→ Task to carry out:
Please pick up the R function documentation on adjusting sample sizes to a budget after its last sentence and continue writing it.

→ Extracted text:
★ ★ ★ ★ ★
R/adjust_samples_to_budget.R

Defines functions adjust_samples_to_budget

Documented in adjust_samples_to_budget

#' @title Adjust the sample size per selected unit
#' @description Adds a new column with an adjusted sample number per selected
#'      unit. The total sample size is adjusted to be in accord with the total
#'      budgeted sample number.
#'
#' @details The sample number per unit should first have been estimated, for
#'     example can the sample number per abattoir be the total number of
#'     samples distributed on the abattoirs in accord with the slaughter volume
#'     at each abattoir. Often will rounding errors lead to a difference between
#'     the total budgeted sample number and the total estimated sample number.
#'     Therefore, the estimated sample number need to be adjusted.
#'
#'     The estimated sample number is first adjusted for the unit with the
#'     largest sample number. Thereafter, for the unit with the next largest
#'     sample number and so on.
#'
#'     The sample number will often be estimated so that it is a multiplicand
#'     multiplied by of a given number (multiplier). For example, if equal
#'     number of samples should be taken every month the multiplier can be 12,
#'     if the samples are pooled five and five, the multiplier can be 5. If the
#'     argument \code{adjust_by} is given the multiplier, the sample number will
#'     be adjusted by the multiplier unless the difference that should be adjusted
#'     is less than the multiplier. In that case, the sample number will be
#'     adjusted by a number less than the \code{adjust_by}.
★ ★ ★ ★ ★
→ Information shown:
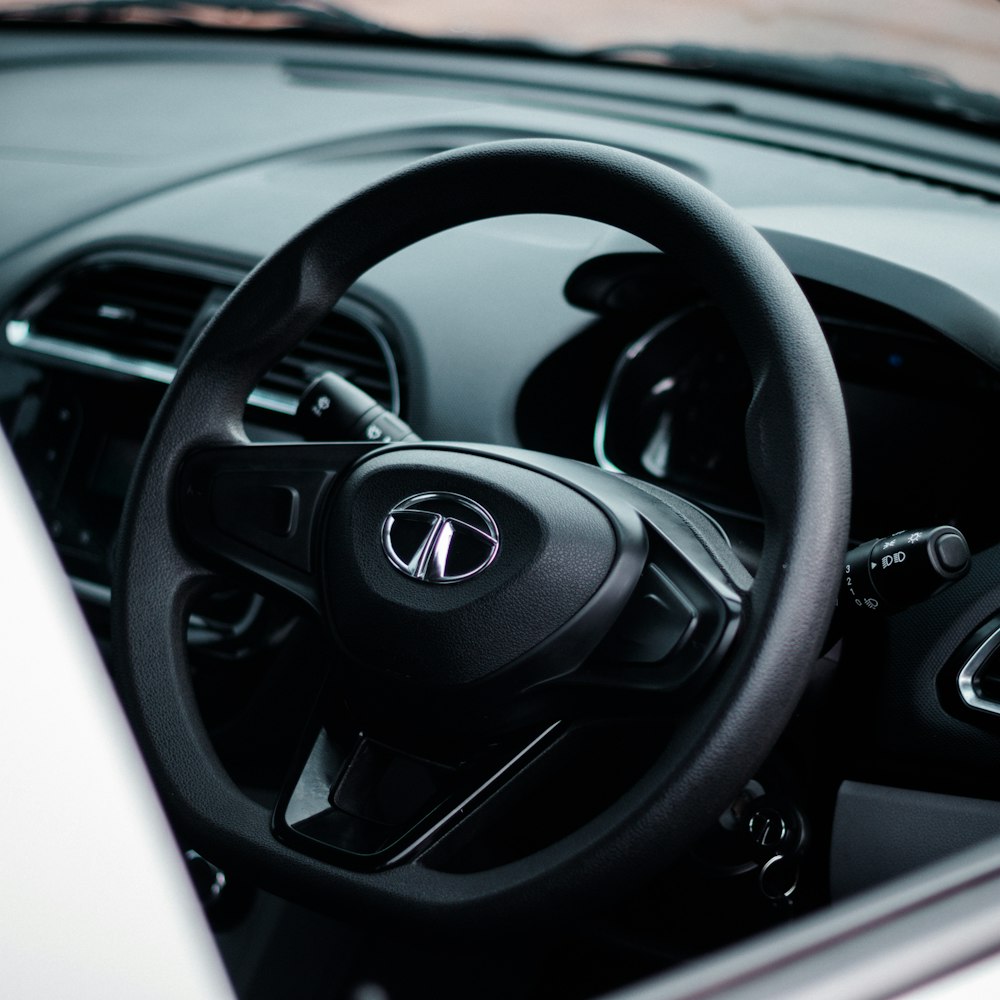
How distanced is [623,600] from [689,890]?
0.52 metres

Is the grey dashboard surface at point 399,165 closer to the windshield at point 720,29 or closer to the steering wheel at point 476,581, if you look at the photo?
the windshield at point 720,29

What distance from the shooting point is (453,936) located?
901mm

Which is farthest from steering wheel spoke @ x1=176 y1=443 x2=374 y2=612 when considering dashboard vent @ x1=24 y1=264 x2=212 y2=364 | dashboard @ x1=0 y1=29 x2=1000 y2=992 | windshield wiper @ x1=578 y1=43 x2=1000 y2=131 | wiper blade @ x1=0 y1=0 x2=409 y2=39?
wiper blade @ x1=0 y1=0 x2=409 y2=39

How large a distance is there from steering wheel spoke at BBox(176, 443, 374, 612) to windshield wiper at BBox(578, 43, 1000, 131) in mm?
1169

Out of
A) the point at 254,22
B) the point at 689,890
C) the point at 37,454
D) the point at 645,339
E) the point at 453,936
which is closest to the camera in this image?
the point at 453,936

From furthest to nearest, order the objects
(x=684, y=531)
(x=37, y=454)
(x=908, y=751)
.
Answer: (x=37, y=454) → (x=908, y=751) → (x=684, y=531)

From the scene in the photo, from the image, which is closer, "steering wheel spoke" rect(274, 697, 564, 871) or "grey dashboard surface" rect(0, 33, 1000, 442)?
"steering wheel spoke" rect(274, 697, 564, 871)

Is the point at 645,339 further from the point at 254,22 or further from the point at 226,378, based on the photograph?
the point at 254,22

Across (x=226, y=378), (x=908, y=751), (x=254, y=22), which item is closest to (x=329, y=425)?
(x=226, y=378)

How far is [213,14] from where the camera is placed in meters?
2.40

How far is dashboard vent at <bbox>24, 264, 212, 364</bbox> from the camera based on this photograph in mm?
1733

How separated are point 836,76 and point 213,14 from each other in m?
1.22

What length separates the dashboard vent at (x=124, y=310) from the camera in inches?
68.2

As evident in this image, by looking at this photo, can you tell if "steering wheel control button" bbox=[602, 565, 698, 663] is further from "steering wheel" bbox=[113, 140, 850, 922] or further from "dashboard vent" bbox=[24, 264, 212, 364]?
"dashboard vent" bbox=[24, 264, 212, 364]
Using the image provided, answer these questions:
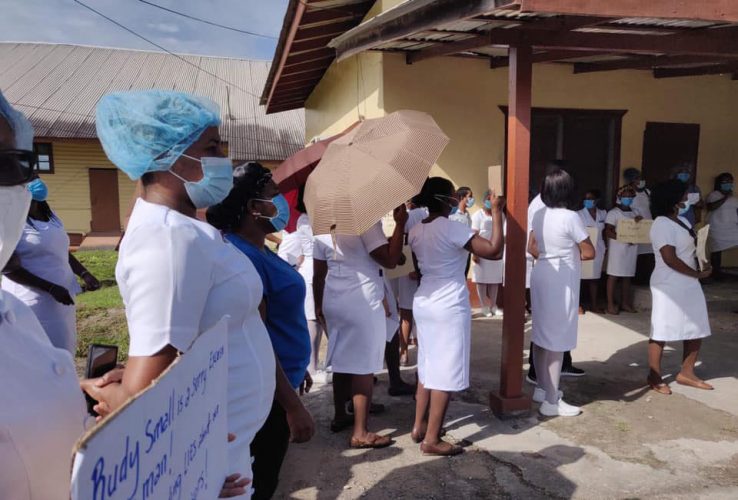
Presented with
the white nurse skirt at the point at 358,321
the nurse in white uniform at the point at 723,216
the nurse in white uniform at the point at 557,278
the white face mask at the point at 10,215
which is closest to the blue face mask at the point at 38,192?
the white nurse skirt at the point at 358,321

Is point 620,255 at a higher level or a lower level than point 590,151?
lower

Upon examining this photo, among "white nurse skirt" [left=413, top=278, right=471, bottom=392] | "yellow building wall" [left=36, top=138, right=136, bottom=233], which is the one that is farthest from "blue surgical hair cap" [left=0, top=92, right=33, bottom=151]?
"yellow building wall" [left=36, top=138, right=136, bottom=233]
★ ★ ★ ★ ★
→ Right answer:
#'
#' @param data [\code{data.frame}]\cr
#'     Data including a column with the sample number that should be adjusted.
#' @param group [\code{character}]\cr
#'     Vector with group variables. Defaults to \code{NULL}.
#' @param budget [\code{numeric(1)} | \code{character(1)}]\cr
#'     The total budgeted sample number or a column in data with the budget
#'     number of samples (per group).
#' @param sample_to_adjust [\code{character(1)}]\cr
#'     The name of the column with the sample number per unit that should be
#'     adjusted.
#' @param adjusted_sample [\code{character(1)}]\cr
#'     The name of the new column with the adjusted sample number per unit.
#'     Defaults to "justert_ant_prover".
#' @param adjust_by [\code{numeric(1)}]\cr
#'     The maximum number of samples that a sample can be adjust by. Defaults
#'     to 1.
#'
#' @return A data frame with a new column with an adjusted sample number.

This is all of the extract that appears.